Data listing:
______
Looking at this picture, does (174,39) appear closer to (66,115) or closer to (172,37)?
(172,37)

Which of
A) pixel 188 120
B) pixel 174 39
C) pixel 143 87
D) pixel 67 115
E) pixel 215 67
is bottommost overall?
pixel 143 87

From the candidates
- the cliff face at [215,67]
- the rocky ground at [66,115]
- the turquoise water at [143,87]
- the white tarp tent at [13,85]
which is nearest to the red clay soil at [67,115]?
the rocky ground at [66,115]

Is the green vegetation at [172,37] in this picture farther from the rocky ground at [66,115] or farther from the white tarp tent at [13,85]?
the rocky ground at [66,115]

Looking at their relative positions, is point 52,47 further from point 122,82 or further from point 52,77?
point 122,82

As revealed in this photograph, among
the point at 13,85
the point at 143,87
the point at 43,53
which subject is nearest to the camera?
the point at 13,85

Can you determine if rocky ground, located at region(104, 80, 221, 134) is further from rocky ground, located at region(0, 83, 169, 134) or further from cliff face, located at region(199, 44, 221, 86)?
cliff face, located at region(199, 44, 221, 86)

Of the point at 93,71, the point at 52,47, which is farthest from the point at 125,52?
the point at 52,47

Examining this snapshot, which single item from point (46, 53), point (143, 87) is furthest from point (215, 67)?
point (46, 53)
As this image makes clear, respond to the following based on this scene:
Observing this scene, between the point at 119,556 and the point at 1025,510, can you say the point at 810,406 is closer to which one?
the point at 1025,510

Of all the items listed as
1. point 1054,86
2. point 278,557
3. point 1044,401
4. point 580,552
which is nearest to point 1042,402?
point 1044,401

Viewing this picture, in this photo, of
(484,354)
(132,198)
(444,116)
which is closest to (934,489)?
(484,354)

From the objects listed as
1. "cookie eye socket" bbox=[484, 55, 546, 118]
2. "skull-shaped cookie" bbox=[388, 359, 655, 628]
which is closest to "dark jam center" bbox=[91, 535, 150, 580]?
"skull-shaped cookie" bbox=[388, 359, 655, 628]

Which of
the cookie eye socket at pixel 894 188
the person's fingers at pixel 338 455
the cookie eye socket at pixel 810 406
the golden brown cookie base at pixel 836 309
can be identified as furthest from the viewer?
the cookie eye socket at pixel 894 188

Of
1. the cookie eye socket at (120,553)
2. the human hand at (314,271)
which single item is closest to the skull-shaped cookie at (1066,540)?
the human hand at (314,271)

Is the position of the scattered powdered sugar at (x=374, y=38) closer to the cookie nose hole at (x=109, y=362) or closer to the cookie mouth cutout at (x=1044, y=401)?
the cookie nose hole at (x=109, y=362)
______
Send back all of the entries exactly, with nothing missing.

Looking at this picture, does (174,39) appear closer to (66,115) or closer to (172,37)?
(172,37)

Which of
A) pixel 188 120
B) pixel 174 39
C) pixel 143 87
D) pixel 67 115
E) pixel 215 67
is bottommost overall?
pixel 143 87

From the candidates
- the cliff face at [215,67]
- the rocky ground at [66,115]
- the turquoise water at [143,87]
- the white tarp tent at [13,85]
which is nearest to the red clay soil at [67,115]?
the rocky ground at [66,115]

Is the green vegetation at [172,37] in this picture farther from the rocky ground at [66,115] or farther from the white tarp tent at [13,85]?
the rocky ground at [66,115]

Looking at their relative positions, is point 52,47 further from point 122,82 or further from point 52,77?
point 122,82

As revealed in this photograph, among
the point at 13,85
the point at 143,87
the point at 43,53
which subject is nearest to the camera?
the point at 13,85

Can you determine if rocky ground, located at region(104, 80, 221, 134) is further from rocky ground, located at region(0, 83, 169, 134) or further from cliff face, located at region(199, 44, 221, 86)?
cliff face, located at region(199, 44, 221, 86)

Of the point at 93,71, the point at 52,47, which is farthest from the point at 125,52?
the point at 52,47

Examining this snapshot, which single item from point (46, 53), point (143, 87) is furthest from point (215, 67)?
point (46, 53)
As this image makes clear, respond to the following based on this scene:
Observing this scene, between the point at 119,556 and the point at 1025,510, can you say the point at 810,406 is closer to which one?
the point at 1025,510

Of all the items listed as
1. point 1054,86
2. point 278,557
3. point 1044,401
4. point 580,552
which is nearest to point 1042,402?
point 1044,401

Viewing this picture, in this photo, of
(484,354)
(132,198)
(444,116)
which is closest to (934,489)?
(484,354)

From the objects listed as
1. "cookie eye socket" bbox=[484, 55, 546, 118]
2. "skull-shaped cookie" bbox=[388, 359, 655, 628]
which is closest to "dark jam center" bbox=[91, 535, 150, 580]?
"skull-shaped cookie" bbox=[388, 359, 655, 628]

Which of
the cookie eye socket at pixel 894 188
the person's fingers at pixel 338 455
the cookie eye socket at pixel 810 406
the golden brown cookie base at pixel 836 309
can be identified as furthest from the viewer?
the cookie eye socket at pixel 894 188

Of
1. the cookie eye socket at (120,553)
2. the human hand at (314,271)
which single item is closest to the skull-shaped cookie at (1066,540)?
the human hand at (314,271)

Is the position of the scattered powdered sugar at (x=374, y=38) closer to the cookie nose hole at (x=109, y=362) or closer to the cookie mouth cutout at (x=1044, y=401)?
the cookie nose hole at (x=109, y=362)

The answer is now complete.